While there may be limits to a performer’s control, Barston believes there is still an incredible amount a musician can do to sculpt the sound of composition.
“Amateur musicians focus on the notes,” Barston says. “Professionals focus between the notes — the way they connect or don’t connect with each other.” Describing the move from one note to the next, Barston uses words like “abrupt,” “unravelling,” and “receding.” Notes may “widen or narrow” toward each other. Vibrato further colors the sounds, says Barston. “A composer may say ‘loud,’ but it’s like a visual artist telling you to use red; there are infinite shades of red, and some are fiery and bursting with energy, and some are pale, and make you pull back.”

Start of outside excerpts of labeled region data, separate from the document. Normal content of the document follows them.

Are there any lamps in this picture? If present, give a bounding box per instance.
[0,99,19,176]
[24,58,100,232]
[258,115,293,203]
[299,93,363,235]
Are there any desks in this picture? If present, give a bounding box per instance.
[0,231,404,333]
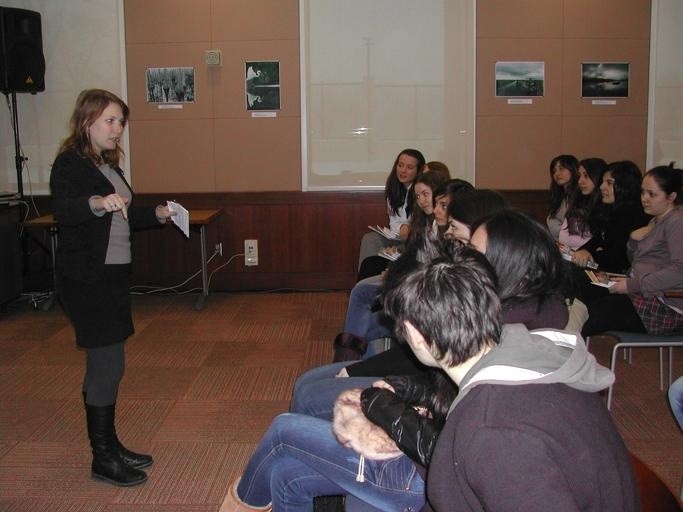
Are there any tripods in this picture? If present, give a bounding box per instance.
[11,93,54,289]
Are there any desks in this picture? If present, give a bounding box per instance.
[27,210,222,311]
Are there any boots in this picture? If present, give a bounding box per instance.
[84,402,147,486]
[82,391,153,469]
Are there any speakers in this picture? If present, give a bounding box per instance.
[0,6,45,93]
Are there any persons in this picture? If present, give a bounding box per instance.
[385,238,640,512]
[163,84,172,102]
[545,154,683,339]
[49,88,179,488]
[221,211,569,512]
[291,149,512,420]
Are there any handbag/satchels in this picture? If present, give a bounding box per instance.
[333,387,427,462]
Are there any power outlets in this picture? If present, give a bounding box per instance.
[244,239,259,266]
[216,242,222,255]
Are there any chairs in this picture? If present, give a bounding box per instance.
[586,291,683,411]
[629,452,683,512]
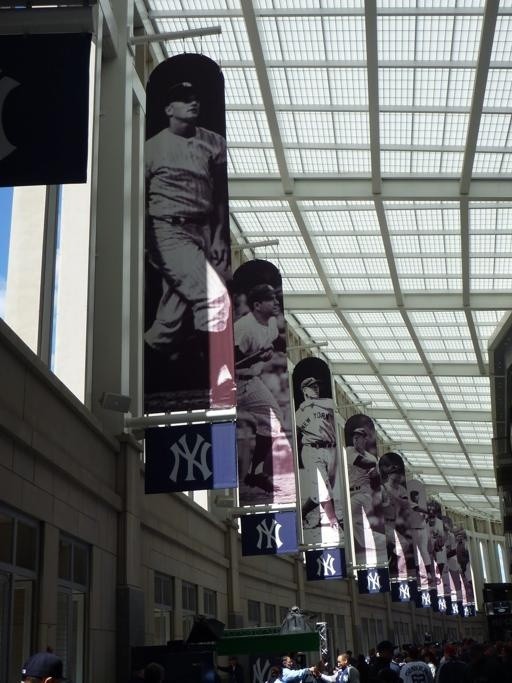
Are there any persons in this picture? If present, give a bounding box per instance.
[383,457,420,583]
[408,491,476,605]
[345,426,386,554]
[296,374,345,550]
[143,77,240,405]
[237,284,288,495]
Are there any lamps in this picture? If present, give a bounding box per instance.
[95,392,133,413]
[214,494,235,508]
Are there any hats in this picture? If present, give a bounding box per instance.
[246,284,282,301]
[21,651,67,680]
[163,81,202,107]
[377,640,398,650]
[351,427,367,437]
[301,377,322,388]
[387,465,401,474]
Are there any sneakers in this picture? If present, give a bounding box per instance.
[302,518,316,529]
[244,472,281,493]
[330,521,344,539]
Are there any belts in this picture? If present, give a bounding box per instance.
[311,443,336,448]
[386,518,395,520]
[350,486,360,491]
[172,216,195,224]
[238,374,254,381]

Even after decades of playing, Barston says she is still improving. “The thing I keep learning, over and over,” she says, ”is that it’s all about listening. I’m learning how to get out of my own way, to listen to the speed of my bow, the width of my vibrato, the acoustics of the room, the feedback from the audience.” Barston explains that this ability to listen has larger implications, informing her experience of what’s going on in the world at large. “Our ability and bandwidth for listening is always able to increase,” she says.
Why Swarthmore?
Barston and her husband, Adam Silverman, a composer, were living in New York City when he accepted a teaching position at West Chester University. As they considered a place to land, they noticed that many other members of the music department lived in Swarthmore. “We came here for a few department parties and totally fell in love with it,” Barston recalls.
Swarthmore is home to “an astounding number of really good musicians,” Barston says. Every New Year’s Day, she participates in a chamber music crawl, in which a group of amateurs and professionals play music as they move together from house to house.
Her love of the community has only been reinforced during the Covid-19 pandemic, Barston says. For months, she has been teaching students outside on her front porch. At first, she worried she would bother neighbors. Instead, people stop to listen. “In New York, not only would people tell you to shut up,” she says, “they might yell at you, even if you were Yo Yo Ma.”
The Next Generation
Barston says it’s important to her to pass on a musical tradition to her children. When her older daughter, Marka, was 18 months old, Barston gave her a cello. By age 4, Marka declared she had “finished” cello and was switching to violin in order to be more like her aunt Elisa, whom, according to Barston, Marka adores. Barston and Silverman’s younger daughter, Zoey, is the cellist now.
Do the girls take to their instruments cheerfully every day? Are they inspired by the music that lives around them, starting with the cello melodies that serenade them each morning?
“In our house, practice is like brushing our teeth,” Barston explains. “You may need a little help from a parent at the start, but then you learn that it’s just what everyone does every morning.”
And if the girls protest? “I tell them that their grandma got us all magic music blood,” Barston says. “So we have to practice. It’s just a requirement.”
Barston smiles as she recites the line she repeats to her daughters, like a song, “Magic music blood!”